----- Extracted text -----

R: Fast cartesian product calculation of two numeric matrices - r

I have two large numeric matrices and want to calculate their cartesian product in R. Is there a way to do it with higher performance and lower memory usage than with my current approach?
EDIT: I added a Rcpp version, which already performs a lot better than my first only-R approach. Since I'm not experienced with Rcpp or RcppArmadillo: Is there a faster/more standardized way to write this Rcpp-function?
m1 <- matrix(sample(0:9, size=110000, replace = TRUE), ncol = 110)
m2 <- matrix(sample(0:9, size=110000, replace = TRUE), ncol = 110)
#Current approach:
m3 <- apply(m1, 1, function(x) x * t(m2))
matrix(m3, ncol = 110, byrow = TRUE)
#EDIT - Rcpp approach
library(Rcpp)
#assuming ncol(m1) == ncol(m2)
cppFunction('IntegerMatrix cartProd(IntegerMatrix m1, IntegerMatrix m2) {
int nrow1 = m1.nrow(), ncol = m1.ncol(), nrow2 = m2.nrow();
int orow = 0;
IntegerMatrix out(nrow1 * nrow2, ncol);
for (int r1 = 0; r1 < nrow1; r1++) {
for (int r2 = 0; r2 < nrow2; r2++) {
for (int c = 0; c < ncol; c++){
out(orow, c) = m1(r1, c) * m2(r2, c);
}
orow++;
}
}
return out;
}')
m5 <- cartProd(m1, m2)

The best approach as you have surmised is to use C++ to perform the cartesian product that you desire. Trying to port the code over to Armadillo will yield a minor speed up compared to the pure Rcpp version, which is significantly faster than the written R version. For details on how well each method did, see the benchmark section at the end.

-----

● **Task set**:
a – Check each statement against the R cartesian product thread and answer yes or no, quoting the words from the thread that settle it.
(i) The Rcpp function assumes both matrices have the same number of columns.
(ii) The reply says porting the code to Armadillo gives a large speed up over the pure Rcpp version.
(iii) Each of the two input matrices is created with 110 columns.
b – Using the R cartesian product thread, answer these:
(i) Which values does `sample` draw from when building the matrices?
(ii) What type does `cartProd` return?
(iii) Where does the reply say the performance details of each method can be found?
c – Pick up the R cartesian product thread where it ends and keep writing.
The records below come from a separate source and are unrelated to the R cartesian product thread.

----- Record excerpts -----

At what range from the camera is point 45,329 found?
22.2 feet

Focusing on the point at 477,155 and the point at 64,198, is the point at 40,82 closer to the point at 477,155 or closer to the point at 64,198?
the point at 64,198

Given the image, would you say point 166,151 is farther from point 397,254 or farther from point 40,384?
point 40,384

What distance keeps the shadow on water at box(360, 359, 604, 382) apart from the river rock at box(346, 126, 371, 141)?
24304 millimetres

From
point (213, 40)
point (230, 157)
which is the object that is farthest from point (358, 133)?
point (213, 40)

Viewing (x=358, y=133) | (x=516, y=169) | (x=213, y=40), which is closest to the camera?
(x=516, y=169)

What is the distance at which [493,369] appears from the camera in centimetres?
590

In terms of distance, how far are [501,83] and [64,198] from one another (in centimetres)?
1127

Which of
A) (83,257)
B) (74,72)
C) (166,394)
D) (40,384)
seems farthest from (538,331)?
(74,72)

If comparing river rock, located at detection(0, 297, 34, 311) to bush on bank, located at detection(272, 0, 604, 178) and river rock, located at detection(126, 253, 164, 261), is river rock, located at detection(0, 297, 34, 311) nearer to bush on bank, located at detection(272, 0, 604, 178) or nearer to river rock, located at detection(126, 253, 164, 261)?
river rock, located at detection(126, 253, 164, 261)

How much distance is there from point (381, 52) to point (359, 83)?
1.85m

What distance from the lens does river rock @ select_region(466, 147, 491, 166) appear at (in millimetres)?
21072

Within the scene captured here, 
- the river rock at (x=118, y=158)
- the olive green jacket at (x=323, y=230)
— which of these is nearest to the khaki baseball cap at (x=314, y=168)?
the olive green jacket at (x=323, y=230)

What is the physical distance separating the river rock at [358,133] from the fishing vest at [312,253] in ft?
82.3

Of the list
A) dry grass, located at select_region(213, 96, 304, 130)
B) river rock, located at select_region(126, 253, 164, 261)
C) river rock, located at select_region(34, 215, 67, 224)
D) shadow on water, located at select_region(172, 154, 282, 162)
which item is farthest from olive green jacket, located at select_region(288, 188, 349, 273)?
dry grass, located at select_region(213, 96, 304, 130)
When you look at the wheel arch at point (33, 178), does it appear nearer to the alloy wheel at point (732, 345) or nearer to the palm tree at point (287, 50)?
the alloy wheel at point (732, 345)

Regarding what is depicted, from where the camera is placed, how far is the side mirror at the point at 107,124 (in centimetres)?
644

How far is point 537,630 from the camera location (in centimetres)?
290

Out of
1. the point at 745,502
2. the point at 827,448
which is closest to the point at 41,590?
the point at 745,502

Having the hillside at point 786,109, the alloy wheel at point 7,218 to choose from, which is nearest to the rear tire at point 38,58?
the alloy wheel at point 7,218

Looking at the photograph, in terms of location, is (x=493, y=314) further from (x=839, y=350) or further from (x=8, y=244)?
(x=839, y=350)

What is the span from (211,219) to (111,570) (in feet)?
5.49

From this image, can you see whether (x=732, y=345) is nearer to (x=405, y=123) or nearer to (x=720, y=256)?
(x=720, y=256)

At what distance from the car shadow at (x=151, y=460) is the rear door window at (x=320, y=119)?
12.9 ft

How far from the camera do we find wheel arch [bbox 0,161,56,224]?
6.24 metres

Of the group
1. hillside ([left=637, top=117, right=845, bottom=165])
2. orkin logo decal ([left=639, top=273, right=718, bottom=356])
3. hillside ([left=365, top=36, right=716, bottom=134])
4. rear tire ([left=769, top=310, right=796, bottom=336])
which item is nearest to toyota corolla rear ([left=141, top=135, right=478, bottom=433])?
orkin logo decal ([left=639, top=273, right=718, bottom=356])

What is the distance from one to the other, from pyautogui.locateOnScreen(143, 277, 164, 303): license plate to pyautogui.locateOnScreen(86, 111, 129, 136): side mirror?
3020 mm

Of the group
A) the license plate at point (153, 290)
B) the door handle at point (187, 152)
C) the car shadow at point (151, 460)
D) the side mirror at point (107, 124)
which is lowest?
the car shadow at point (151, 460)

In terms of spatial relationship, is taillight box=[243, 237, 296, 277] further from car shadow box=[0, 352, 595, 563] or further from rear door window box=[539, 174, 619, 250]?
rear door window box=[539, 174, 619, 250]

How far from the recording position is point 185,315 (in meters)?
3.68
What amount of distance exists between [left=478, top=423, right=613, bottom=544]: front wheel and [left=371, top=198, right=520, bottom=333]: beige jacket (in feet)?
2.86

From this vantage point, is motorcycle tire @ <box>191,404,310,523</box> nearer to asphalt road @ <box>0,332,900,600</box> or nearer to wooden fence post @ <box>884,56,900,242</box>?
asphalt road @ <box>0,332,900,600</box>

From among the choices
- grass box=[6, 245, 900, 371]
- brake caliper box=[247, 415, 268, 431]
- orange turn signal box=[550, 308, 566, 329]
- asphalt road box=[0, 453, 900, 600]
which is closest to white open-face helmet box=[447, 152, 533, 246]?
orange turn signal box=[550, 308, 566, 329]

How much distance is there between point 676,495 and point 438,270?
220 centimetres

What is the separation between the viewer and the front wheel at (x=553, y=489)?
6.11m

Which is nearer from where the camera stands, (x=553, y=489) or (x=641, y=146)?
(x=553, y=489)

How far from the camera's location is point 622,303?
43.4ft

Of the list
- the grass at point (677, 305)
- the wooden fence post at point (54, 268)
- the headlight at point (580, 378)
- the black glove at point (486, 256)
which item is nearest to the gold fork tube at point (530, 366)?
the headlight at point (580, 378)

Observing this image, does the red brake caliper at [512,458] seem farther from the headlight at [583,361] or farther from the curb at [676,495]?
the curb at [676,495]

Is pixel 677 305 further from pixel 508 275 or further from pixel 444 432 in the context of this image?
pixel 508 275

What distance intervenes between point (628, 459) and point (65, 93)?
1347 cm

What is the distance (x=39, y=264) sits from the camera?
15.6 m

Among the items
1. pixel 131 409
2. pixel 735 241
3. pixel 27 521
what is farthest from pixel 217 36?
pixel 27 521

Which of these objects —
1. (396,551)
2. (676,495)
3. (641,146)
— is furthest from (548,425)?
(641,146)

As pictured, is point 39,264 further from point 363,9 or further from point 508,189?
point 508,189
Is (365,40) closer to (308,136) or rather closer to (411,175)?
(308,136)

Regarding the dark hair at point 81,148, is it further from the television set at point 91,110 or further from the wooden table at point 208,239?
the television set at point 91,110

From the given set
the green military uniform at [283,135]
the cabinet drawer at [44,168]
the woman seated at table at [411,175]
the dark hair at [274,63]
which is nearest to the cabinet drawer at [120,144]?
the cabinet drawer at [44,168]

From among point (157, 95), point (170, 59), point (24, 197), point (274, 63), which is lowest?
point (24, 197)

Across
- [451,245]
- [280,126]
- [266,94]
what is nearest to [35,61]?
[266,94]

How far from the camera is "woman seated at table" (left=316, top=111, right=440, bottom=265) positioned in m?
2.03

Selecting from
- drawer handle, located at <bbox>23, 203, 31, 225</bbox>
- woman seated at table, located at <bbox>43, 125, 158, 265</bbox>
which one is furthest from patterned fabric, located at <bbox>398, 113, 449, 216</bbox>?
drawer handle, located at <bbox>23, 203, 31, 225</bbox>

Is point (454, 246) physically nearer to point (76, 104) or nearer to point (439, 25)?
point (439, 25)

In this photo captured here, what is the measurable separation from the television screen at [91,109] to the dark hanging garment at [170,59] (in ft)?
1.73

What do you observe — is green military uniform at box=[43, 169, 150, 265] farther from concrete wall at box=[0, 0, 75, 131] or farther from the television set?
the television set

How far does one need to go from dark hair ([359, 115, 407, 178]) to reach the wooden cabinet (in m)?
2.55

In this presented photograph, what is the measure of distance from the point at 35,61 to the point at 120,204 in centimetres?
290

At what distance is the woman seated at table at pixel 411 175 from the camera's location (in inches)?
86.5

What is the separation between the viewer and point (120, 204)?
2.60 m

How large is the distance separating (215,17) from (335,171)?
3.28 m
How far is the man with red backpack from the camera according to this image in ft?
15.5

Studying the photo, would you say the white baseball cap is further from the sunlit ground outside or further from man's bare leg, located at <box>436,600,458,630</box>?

-----

● **Answer list**:
a –
(i) Yes: "#assuming ncol(m1) == ncol(m2)"
(ii) No: "will yield a minor speed up compared to the pure Rcpp version"
(iii) Yes: "ncol = 110"

b –
(i) 0:9
(ii) IntegerMatrix
(iii) In the benchmark section at the end

c –
The first version is almost a direct port into armadillo and actually performs slightly worse than initial pure Rcpp function. The second version uses armadillo's built in submatrix views and each_row() functions to exploit in place evaluation. To achieve parity with the Rcpp version, note the use of the pass-by-reference and the use of a signed integer type yielding const arma::imat&. This avoids a deep copy of the two large integer matrices as the types are matched and a reference is established.
#include <RcppArmadillo.h>
// [[Rcpp::depends(RcppArmadillo)]
// --- Version 1
// [[Rcpp::export]]
arma::imat cartProd_arma(const arma::imat& m1, const arma::imat& m2) {
int nrow1 = m1.n_rows, ncol = m1.n_cols, nrow2 = m2.n_rows, orow = 0;
arma::imat out(nrow1 * nrow2, ncol);
for (int r1 = 0; r1 < nrow1; ++r1) {
for (int r2 = 0; r2 < nrow2; ++r2) {
out.row(orow) = m1.row(r1) % m2.row(r2);
orow++;
}
}
return out;
}
// --- Version 2
// [[Rcpp::export]]
arma::imat cartProd_arma2(const arma::imat& m1, const arma::imat& m2) {
int nrow1 = m1.n_rows, ncol = m1.n_cols, nrow2 = m2.n_rows, orow = 0;
arma::imat out(nrow1 * nrow2, ncol);
for (int r1 = 0; r1 < nrow1; ++r1) {
out.submat(orow, 0, orow + nrow2 - 1, ncol - 1) = m1.row(r1) % m2.each_row();
orow += nrow2;
}
return out;
}
Quick verification of implementation details matching the initial product
all.equal( cartProd(m1, m2), cartProd_arma(m1, m2))
# [1] TRUE
all.equal( cartProd(m1, m2), cartProd_arma2(m1, m2))
# [1] TRUE
To generate the benchmarks, I tidied up the initial function slightly by pre-transposing the matrix to avoid multiple transpose calls each time apply was called per row. Furthermore, I've included the function trick showed by #user20650.
# OP's initial R only solution with slight modifications
op_R = function(m1, m2){
m2 <- t(m2)
m3 <- matrix(apply(m1, 1, function(x) x * m2), ncol = ncol(m1), byrow = TRUE)
}
# user20650's comment
so_comment <- function(m1, m2){
m4 <- matrix(rep(t(m1), each=nrow(m1)) * c(m2), ncol=nrow(m1))
}
As a result, we have the following microbenchmark
library("microbenchmark")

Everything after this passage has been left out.